◆ **Tareas por realizar**
1. Conteste estas preguntas a partir del texto sobre la poesía de Gabriel Arturo Castro:
(a) ¿Qué tipo de lenguaje es menester desdeñar para hablar de esa poesía?
(b) ¿A quién pertenece la cita con la que termina el texto?
(c) Según esa cita, ¿por qué no se lee poesía?
2. Reescriba en forma de lista, conservando sus datos principales, el párrafo del texto sobre la poesía de Gabriel Arturo Castro que comienza con «Para hablar de la poesía».

◆ **Texto para analizar**
Gabriel Arturo Castro
Para hablar de la poesía de Gabriel Arturo Castro, es menester desdeñar todo lenguaje comercial o utilitarista destinado al consumo de lecturas livianas o de libros escritos por guisanderos del éxito y la felicidad. Son inevitables términos aparentemente despectivos para referirnos a una poesía ambigua, misteriosa, atemporal, laberíntica, hermética pero sobre todo rigurosa… Se trata de una poesía retadora que a muchos les podría causar pereza o miedo leer. Romper con estos pecados capitales de analfabetismo funcional, es el precio que deben pagar, tanto el autor como sus lectores, para sobreponerse a las estéticas modernas heridas por la trivialización de los gustos, la simplicidad de la vida, la falsedad del arte impuesto a partir del arbitrio oficial, el comercio y sus métodos caníbales de competencia. Ya lo expresaba Albert Beguin:
No se lee poesía porque se le tiene miedo. Porque la gran poesía desnuda las cosas. Es la búsqueda de lo abierto, no de una realidad cercada, estrecha, confortable que ya conocemos, sino un territorio que a veces el hombre ignora de sí mismo y donde surgen, a veces, sus más ricos instantes.

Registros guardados
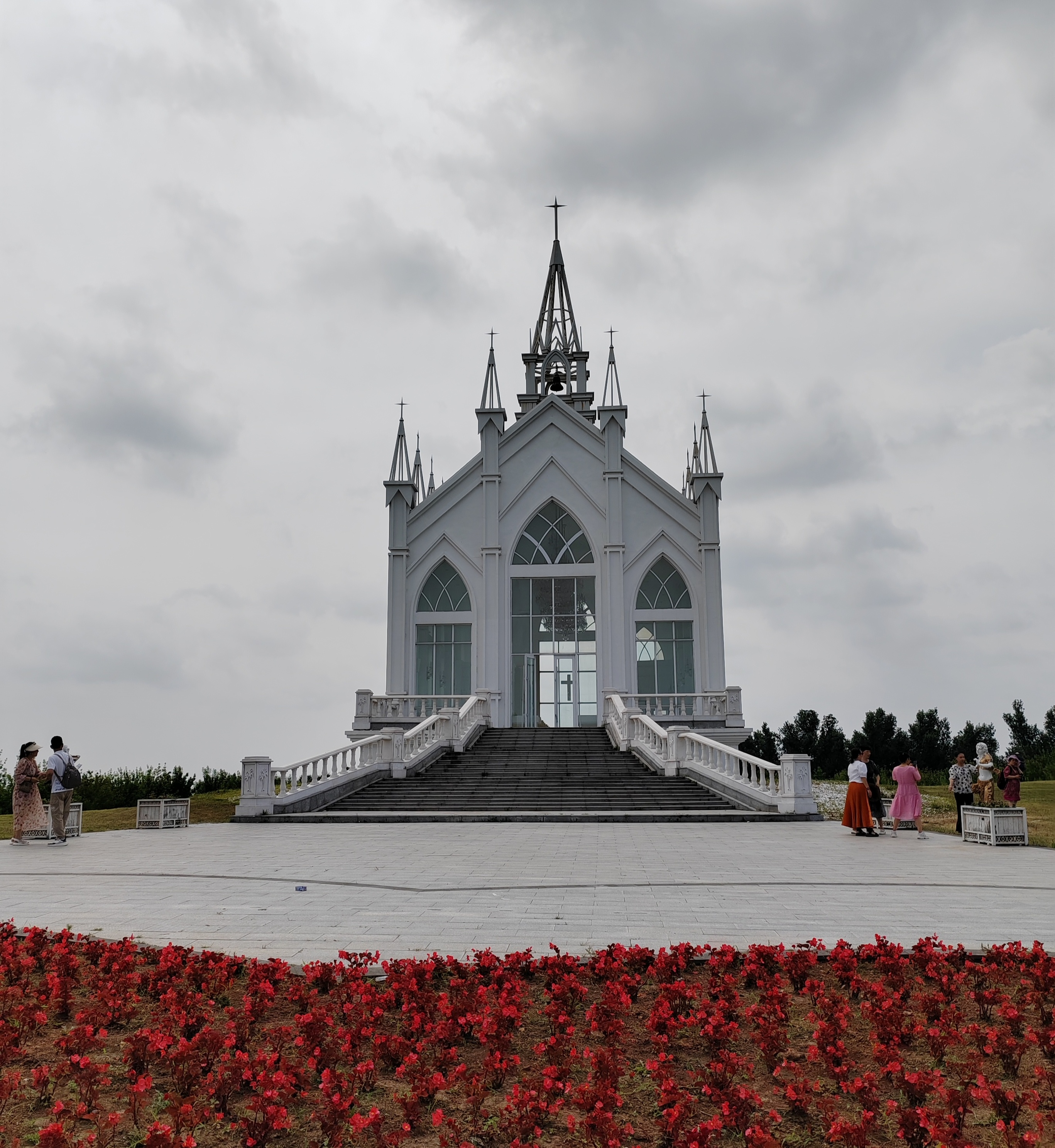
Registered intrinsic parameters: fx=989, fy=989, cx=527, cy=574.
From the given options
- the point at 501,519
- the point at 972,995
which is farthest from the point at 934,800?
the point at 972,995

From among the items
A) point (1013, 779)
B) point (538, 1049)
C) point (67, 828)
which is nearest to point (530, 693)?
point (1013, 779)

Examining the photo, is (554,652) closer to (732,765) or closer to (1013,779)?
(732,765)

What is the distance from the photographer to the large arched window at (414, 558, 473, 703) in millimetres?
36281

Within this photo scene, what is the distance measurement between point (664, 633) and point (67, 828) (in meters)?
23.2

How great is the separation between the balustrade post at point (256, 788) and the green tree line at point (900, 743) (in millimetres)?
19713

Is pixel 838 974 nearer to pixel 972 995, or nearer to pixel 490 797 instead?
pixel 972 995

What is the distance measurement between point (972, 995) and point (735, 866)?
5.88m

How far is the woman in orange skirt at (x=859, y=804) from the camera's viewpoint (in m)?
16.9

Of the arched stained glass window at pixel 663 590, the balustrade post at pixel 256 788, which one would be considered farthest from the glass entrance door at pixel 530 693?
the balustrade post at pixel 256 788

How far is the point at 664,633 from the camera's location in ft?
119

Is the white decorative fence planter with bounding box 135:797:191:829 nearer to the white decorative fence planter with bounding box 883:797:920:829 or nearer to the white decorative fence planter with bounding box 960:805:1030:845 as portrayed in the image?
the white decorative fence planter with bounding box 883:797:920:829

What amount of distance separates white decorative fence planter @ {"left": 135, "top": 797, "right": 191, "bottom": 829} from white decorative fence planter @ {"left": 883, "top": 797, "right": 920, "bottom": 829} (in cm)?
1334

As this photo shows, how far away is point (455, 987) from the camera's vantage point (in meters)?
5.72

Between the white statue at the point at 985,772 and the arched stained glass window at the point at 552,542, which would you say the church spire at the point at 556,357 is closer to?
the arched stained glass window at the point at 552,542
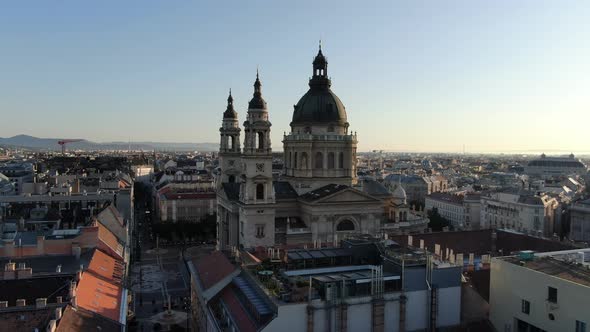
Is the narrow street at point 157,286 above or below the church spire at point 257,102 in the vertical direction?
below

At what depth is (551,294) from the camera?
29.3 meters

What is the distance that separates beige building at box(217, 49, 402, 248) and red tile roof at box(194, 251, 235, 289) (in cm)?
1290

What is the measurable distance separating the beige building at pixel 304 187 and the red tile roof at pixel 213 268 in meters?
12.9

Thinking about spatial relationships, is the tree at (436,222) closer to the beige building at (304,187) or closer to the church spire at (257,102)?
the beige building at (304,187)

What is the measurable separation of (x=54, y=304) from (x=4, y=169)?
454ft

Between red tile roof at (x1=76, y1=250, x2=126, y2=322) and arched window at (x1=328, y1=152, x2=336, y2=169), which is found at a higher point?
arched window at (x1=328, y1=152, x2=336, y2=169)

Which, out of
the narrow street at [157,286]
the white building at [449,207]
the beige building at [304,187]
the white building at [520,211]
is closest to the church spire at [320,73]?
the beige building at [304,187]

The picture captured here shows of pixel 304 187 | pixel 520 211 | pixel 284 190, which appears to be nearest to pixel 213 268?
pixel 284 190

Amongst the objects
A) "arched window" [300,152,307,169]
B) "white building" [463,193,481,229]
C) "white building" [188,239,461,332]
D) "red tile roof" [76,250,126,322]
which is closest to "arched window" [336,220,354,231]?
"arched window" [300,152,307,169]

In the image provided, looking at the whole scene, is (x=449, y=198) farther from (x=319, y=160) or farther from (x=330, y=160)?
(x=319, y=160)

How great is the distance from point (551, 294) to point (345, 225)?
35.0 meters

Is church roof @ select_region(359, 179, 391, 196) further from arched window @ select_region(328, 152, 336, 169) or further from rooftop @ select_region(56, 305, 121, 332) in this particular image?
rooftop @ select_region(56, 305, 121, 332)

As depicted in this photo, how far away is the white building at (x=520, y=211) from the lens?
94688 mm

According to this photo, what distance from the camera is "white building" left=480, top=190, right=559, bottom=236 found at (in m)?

◆ **Sus respuestas**
1.
(a) Todo lenguaje comercial o utilitarista destinado al consumo de lecturas livianas o de libros escritos por guisanderos del éxito y la felicidad.
(b) A Albert Beguin.
(c) Porque se le tiene miedo.

2.
- Para hablar de la poesía de Gabriel Arturo Castro hay que desdeñar el lenguaje comercial o utilitarista propio de las lecturas livianas y de los libros de los guisanderos del éxito y la felicidad.
- Se la describe con términos aparentemente despectivos: ambigua, misteriosa, atemporal, laberíntica, hermética y, sobre todo, rigurosa.
- Es una poesía retadora, cuya lectura a muchos les podría causar pereza o miedo.
- Autor y lectores deben romper con el analfabetismo funcional. Ese es el precio para sobreponerse a las estéticas modernas, heridas por la trivialización de los gustos, la simplicidad de la vida, la falsedad del arte impuesto por el arbitrio oficial y el comercio con sus métodos caníbales de competencia.
- El párrafo termina dando paso a una cita de Albert Beguin.